_AIM OF THE TASK_:
Without including any picture, repeat the records below exactly.

=-=-=

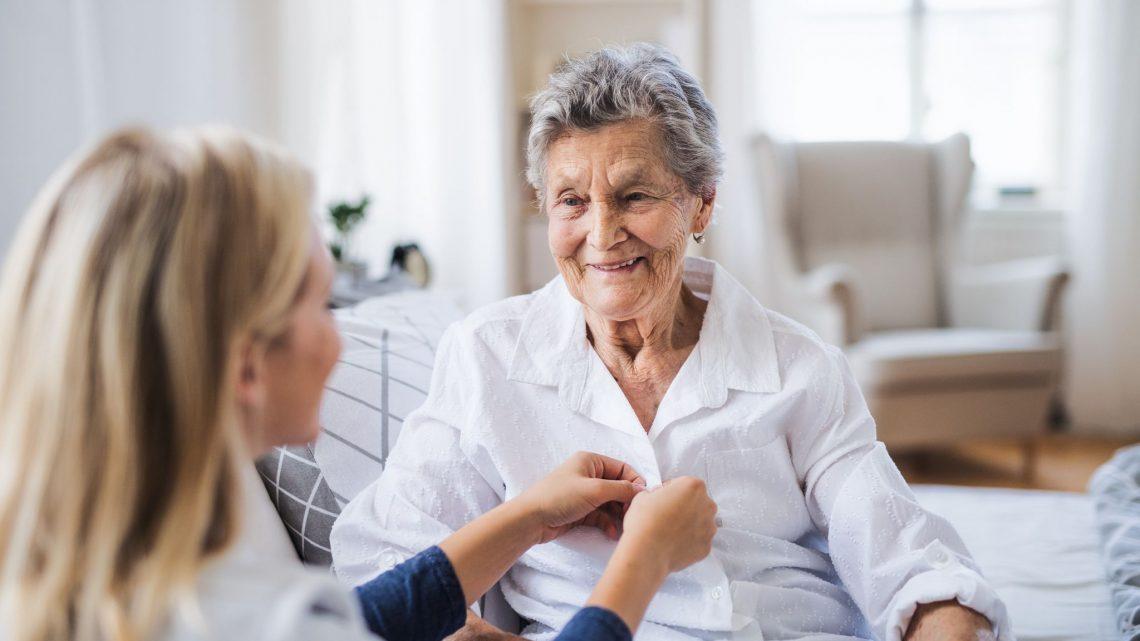 Pourquoi favoriser le maintien à domicile pour les personnes âgées ?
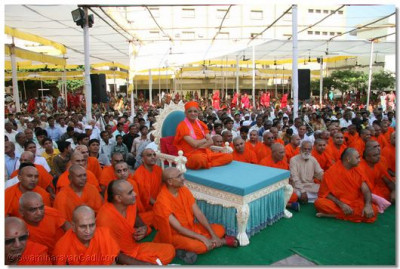 Acharya Swamishree watches the proceedings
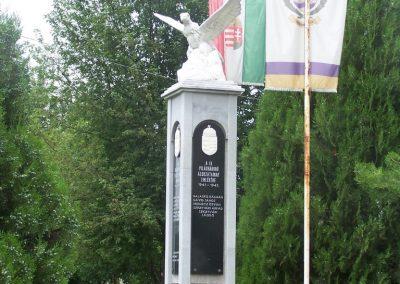 Dravapalkonya világháború emlékmű 2004.01.03.küldő-Horváth Zsolt (1)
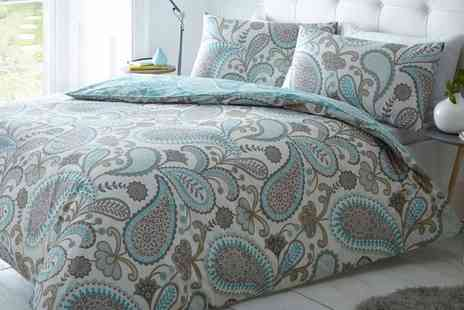 Groupon Goods Global GmbH - Reversible Paisley Duvet Cover Set in Choice of Colour - Save 63%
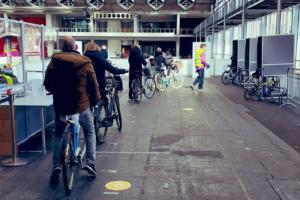 Bike to vote: ad Amsterdam testato il primo seggio per soli ciclisti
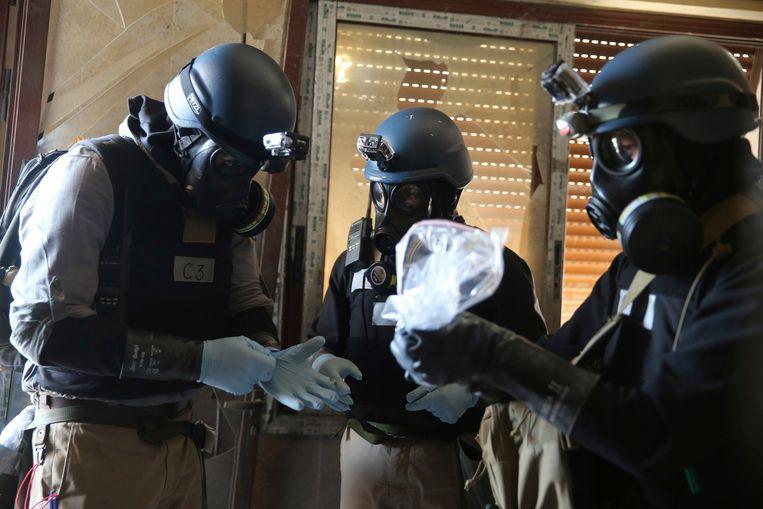 VN-wapenexperts onderzoeken monsters die mogelijk duiden op het gebruik van chemische wapens. (Foto is augustus vorig jaar gemaakt). Beeld reuters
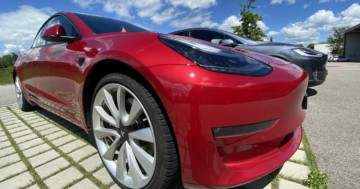 Tesla Model 3 rot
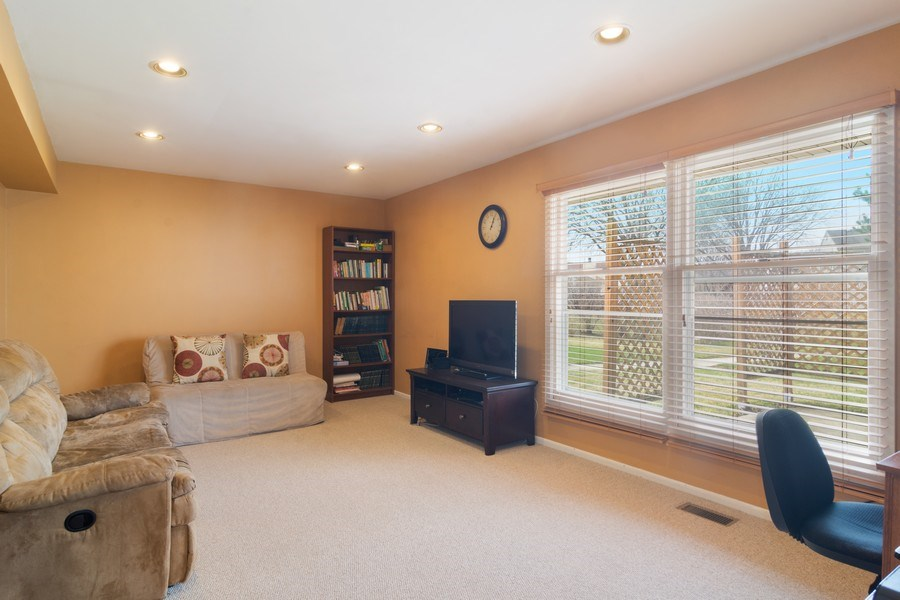 Real Estate Photography - 330 Ronnie Drive, Buffalo Grove, IL, 60089 - Family Room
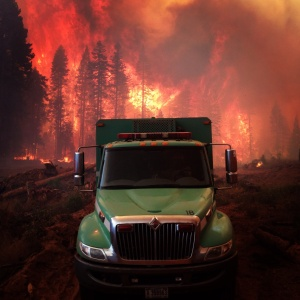 Red Flag Warning on the King Fire 2014
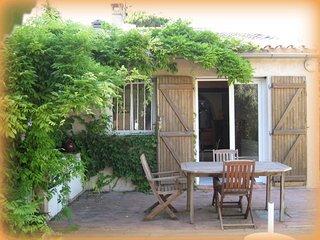 """""""Sous La Glycine"""" maison 6 pers jardin. 400m plage - Cassis vacation rentals"""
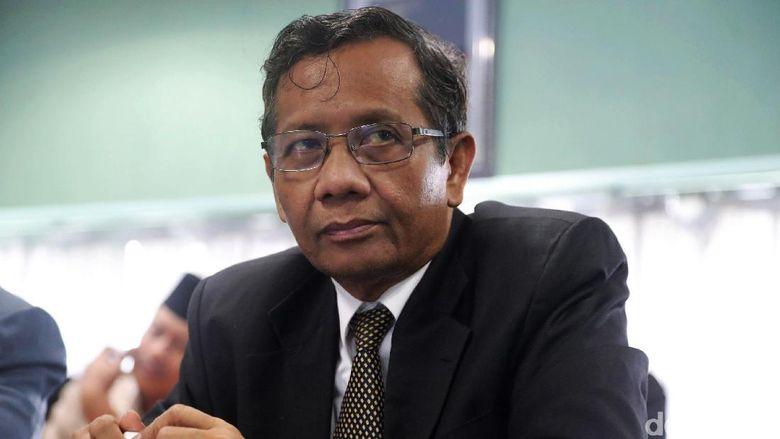 Mahfud MD: Jika Jokowi Tak Turun, Artinya Allah Tak Ridhoi Amien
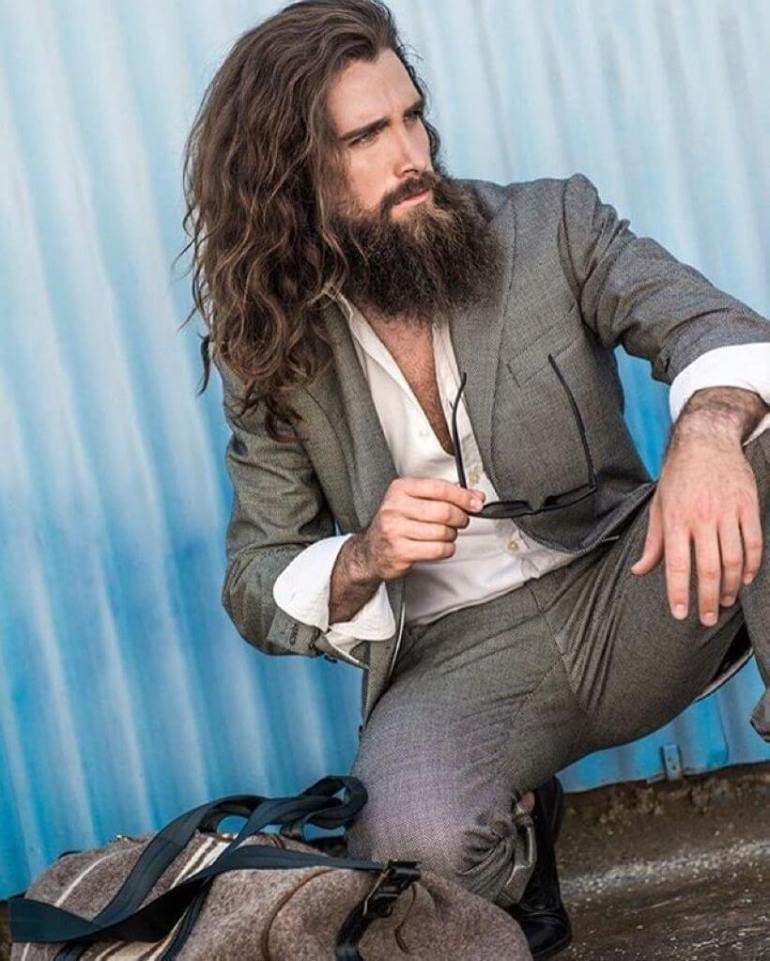 Long Hairstyles for Men - Sexy Men's Curly Long Hairstyle - Harpmagazine.com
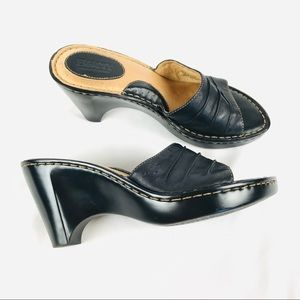 LIKE NEW Born heeled leather slide sandals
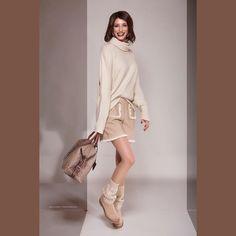 110 отметок «Нравится», 24 комментариев — Fashion stylist (@tatianabrunner) в Instagram: «😀😀😀 Lookbook for Viktoria Boutique: @viktoriabucher Model: @_antonellanigro_ Styling:…» Fashion Shoot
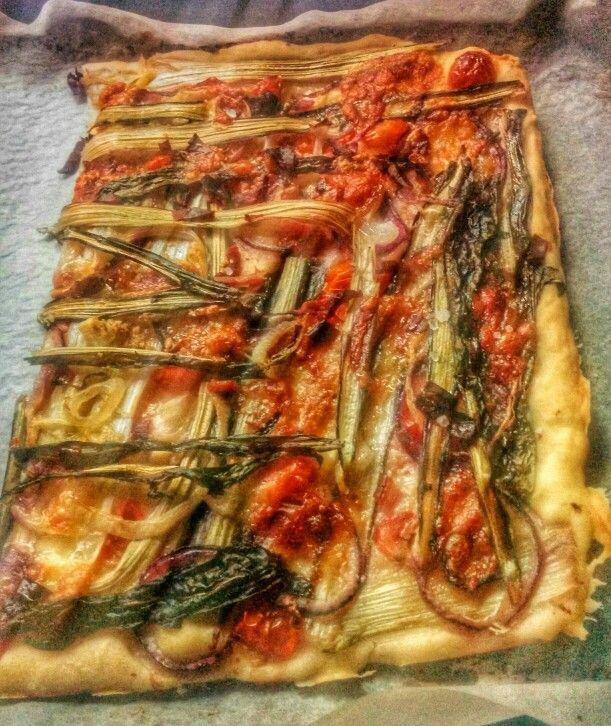 Pizza catalogna, cipolla, speck, ricotta di pecora, peperoncino ecc ecc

=-=-=

_RESPONSE_:
 Pourquoi favoriser le maintien à domicile pour les personnes âgées ?
 Acharya Swamishree watches the proceedings
 Dravapalkonya világháború emlékmű 2004.01.03.küldő-Horváth Zsolt (1)
 Groupon Goods Global GmbH - Reversible Paisley Duvet Cover Set in Choice of Colour - Save 63%
 Bike to vote: ad Amsterdam testato il primo seggio per soli ciclisti
 VN-wapenexperts onderzoeken monsters die mogelijk duiden op het gebruik van chemische wapens. (Foto is augustus vorig jaar gemaakt). Beeld reuters
 Tesla Model 3 rot
 Real Estate Photography - 330 Ronnie Drive, Buffalo Grove, IL, 60089 - Family Room
 Red Flag Warning on the King Fire 2014
 """""""Sous La Glycine"""" maison 6 pers jardin. 400m plage - Cassis vacation rentals"""
 Mahfud MD: Jika Jokowi Tak Turun, Artinya Allah Tak Ridhoi Amien
 Long Hairstyles for Men - Sexy Men's Curly Long Hairstyle - Harpmagazine.com
 LIKE NEW Born heeled leather slide sandals
 110 отметок «Нравится», 24 комментариев — Fashion stylist (@tatianabrunner) в Instagram: «😀😀😀 Lookbook for Viktoria Boutique: @viktoriabucher Model: @_antonellanigro_ Styling:…» Fashion Shoot
 Pizza catalogna, cipolla, speck, ricotta di pecora, peperoncino ecc ecc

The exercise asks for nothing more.